Last week I had a meeting with a lady who was very concerned her husband won’t make a Will. Their situation was not uncommon. They are in their 50’s, and both have grown up children from previous marriages. They own their own house jointly, with no mortgage, and no major other assets.
As neither of them have a Will currently, it is a bit of a lottery as to who benefits. Quite naturally, they would both like to benefit their own children. On the first death, the house which is the major asset will pass to then survivor. If there is still no Will, when the second partner dies, (via the laws of intestacy), it would then pass to the surviving partners children. The children of the first partner to die will not benefit. The laws of intestacy state, where a deceased person’s assets go, if they do not have a Will.
A solution in a case like this, is for the couple to change the way the house is owned. Most jointly owned property is owned as normal “joint tenancy” where the house will pass to the survivor on death.
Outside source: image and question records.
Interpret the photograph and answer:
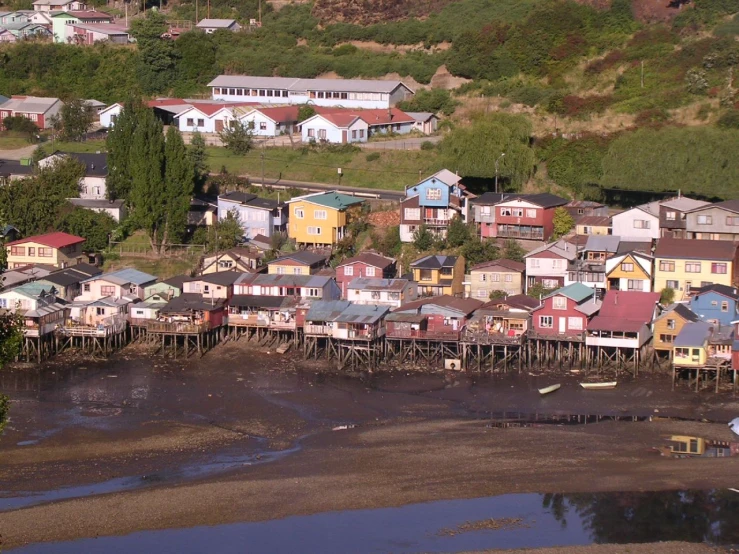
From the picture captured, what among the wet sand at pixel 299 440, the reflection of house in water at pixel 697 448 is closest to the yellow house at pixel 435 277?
the wet sand at pixel 299 440

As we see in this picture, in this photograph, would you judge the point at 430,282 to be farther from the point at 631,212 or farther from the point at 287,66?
the point at 287,66

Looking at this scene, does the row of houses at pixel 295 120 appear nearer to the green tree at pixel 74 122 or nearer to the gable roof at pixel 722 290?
the green tree at pixel 74 122

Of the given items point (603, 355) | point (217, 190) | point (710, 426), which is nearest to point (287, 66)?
point (217, 190)

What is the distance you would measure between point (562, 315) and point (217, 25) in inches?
1885

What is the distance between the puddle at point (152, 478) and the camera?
30969 mm

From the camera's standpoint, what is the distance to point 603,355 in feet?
137

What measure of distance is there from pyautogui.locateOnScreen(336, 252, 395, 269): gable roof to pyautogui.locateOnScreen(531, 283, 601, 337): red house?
7.21m

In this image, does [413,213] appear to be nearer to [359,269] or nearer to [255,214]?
[359,269]

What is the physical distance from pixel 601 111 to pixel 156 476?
38.3 metres

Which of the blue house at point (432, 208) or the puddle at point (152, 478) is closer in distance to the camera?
the puddle at point (152, 478)

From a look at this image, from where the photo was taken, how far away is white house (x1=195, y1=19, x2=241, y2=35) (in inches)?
3226

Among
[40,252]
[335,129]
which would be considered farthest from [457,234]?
[40,252]

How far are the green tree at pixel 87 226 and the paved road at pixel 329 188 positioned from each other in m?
8.94

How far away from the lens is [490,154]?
56.4m
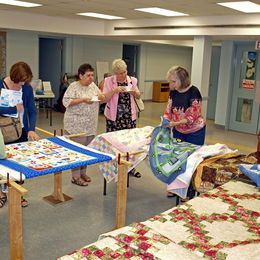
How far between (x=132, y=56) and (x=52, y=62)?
3.26 m

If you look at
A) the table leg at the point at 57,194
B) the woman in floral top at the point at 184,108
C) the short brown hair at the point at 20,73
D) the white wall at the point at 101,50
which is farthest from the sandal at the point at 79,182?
the white wall at the point at 101,50

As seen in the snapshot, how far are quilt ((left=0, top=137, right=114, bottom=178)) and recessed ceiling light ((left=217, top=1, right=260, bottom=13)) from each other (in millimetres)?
3328

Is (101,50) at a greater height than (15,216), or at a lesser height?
greater

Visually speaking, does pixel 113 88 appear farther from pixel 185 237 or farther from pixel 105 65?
pixel 105 65

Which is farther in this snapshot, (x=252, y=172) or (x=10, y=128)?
(x=10, y=128)

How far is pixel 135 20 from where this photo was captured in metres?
7.72

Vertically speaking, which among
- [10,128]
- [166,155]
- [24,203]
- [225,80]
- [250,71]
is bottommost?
[24,203]

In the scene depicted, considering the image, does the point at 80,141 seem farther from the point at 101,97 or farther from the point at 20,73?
the point at 20,73

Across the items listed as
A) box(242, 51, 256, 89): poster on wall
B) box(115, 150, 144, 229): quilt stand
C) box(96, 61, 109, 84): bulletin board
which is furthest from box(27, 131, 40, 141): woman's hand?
box(96, 61, 109, 84): bulletin board

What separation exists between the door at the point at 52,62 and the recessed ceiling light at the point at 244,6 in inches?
226

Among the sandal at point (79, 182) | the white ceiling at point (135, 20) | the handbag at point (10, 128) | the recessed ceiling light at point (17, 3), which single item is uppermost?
the recessed ceiling light at point (17, 3)

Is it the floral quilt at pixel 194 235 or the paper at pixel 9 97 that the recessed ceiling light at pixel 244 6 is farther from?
the floral quilt at pixel 194 235

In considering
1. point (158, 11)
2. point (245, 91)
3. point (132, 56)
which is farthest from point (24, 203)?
point (132, 56)

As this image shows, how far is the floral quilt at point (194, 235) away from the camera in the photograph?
5.36 feet
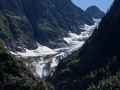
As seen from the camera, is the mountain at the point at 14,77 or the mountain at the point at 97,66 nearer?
the mountain at the point at 14,77

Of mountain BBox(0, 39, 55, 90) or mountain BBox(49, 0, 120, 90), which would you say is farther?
mountain BBox(49, 0, 120, 90)

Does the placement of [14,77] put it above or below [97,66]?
above

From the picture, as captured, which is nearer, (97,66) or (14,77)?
(14,77)

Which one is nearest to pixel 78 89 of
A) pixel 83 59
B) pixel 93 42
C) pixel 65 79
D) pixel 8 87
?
pixel 65 79

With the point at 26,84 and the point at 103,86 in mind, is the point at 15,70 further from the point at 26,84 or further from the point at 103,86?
the point at 103,86
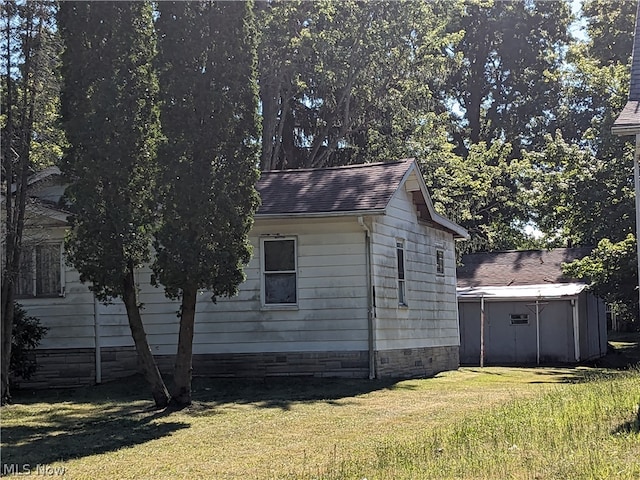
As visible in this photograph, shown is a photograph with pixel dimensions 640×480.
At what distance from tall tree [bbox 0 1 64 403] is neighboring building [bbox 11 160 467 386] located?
2.90 metres

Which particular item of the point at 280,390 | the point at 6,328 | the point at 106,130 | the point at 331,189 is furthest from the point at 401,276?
the point at 106,130

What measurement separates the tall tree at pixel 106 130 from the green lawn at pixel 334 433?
233 cm

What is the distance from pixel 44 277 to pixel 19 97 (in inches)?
194

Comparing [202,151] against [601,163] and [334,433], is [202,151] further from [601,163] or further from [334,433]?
[601,163]

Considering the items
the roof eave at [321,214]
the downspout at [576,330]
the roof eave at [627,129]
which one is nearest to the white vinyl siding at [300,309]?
the roof eave at [321,214]

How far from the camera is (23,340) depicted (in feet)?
50.5

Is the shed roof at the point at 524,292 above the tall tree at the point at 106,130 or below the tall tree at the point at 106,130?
below

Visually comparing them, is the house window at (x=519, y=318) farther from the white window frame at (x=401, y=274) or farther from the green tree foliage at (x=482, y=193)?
the white window frame at (x=401, y=274)

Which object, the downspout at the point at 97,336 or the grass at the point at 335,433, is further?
the downspout at the point at 97,336

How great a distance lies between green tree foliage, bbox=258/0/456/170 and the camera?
2945cm

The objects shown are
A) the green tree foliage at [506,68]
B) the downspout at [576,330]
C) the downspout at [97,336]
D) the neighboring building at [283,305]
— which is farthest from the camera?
the green tree foliage at [506,68]

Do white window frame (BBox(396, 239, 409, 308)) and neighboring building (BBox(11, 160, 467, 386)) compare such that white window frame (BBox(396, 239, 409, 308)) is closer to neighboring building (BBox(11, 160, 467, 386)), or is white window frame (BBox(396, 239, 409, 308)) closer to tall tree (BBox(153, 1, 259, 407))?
neighboring building (BBox(11, 160, 467, 386))

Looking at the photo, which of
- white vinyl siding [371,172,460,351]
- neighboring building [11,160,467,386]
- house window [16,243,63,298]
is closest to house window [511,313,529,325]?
white vinyl siding [371,172,460,351]

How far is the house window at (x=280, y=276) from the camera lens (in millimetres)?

However, this can be changed to “joint tenants in common” so they each can own their own half share.
For example, if the house is worth £200,000, they could each own a half share worth £100,000. This on its own, however, will not totally solve the problem. As we saw before, under the intestacy rules, the surviving partner will still get the share from the late partner, so they will still own the house.
What is needed is for the couple to write Wills. The Wills can allow the surviving partner to remain in the house, after the first death. Each partner can benefit their own children in their Will, but the children may not receive very much, until the house is ultimately sold.
This type of arrangement can also help in situations where the surviving partner re-marries, after the death of their spouse. In such cases, there is a real danger that all the children lose out, as the new spouse takes everything.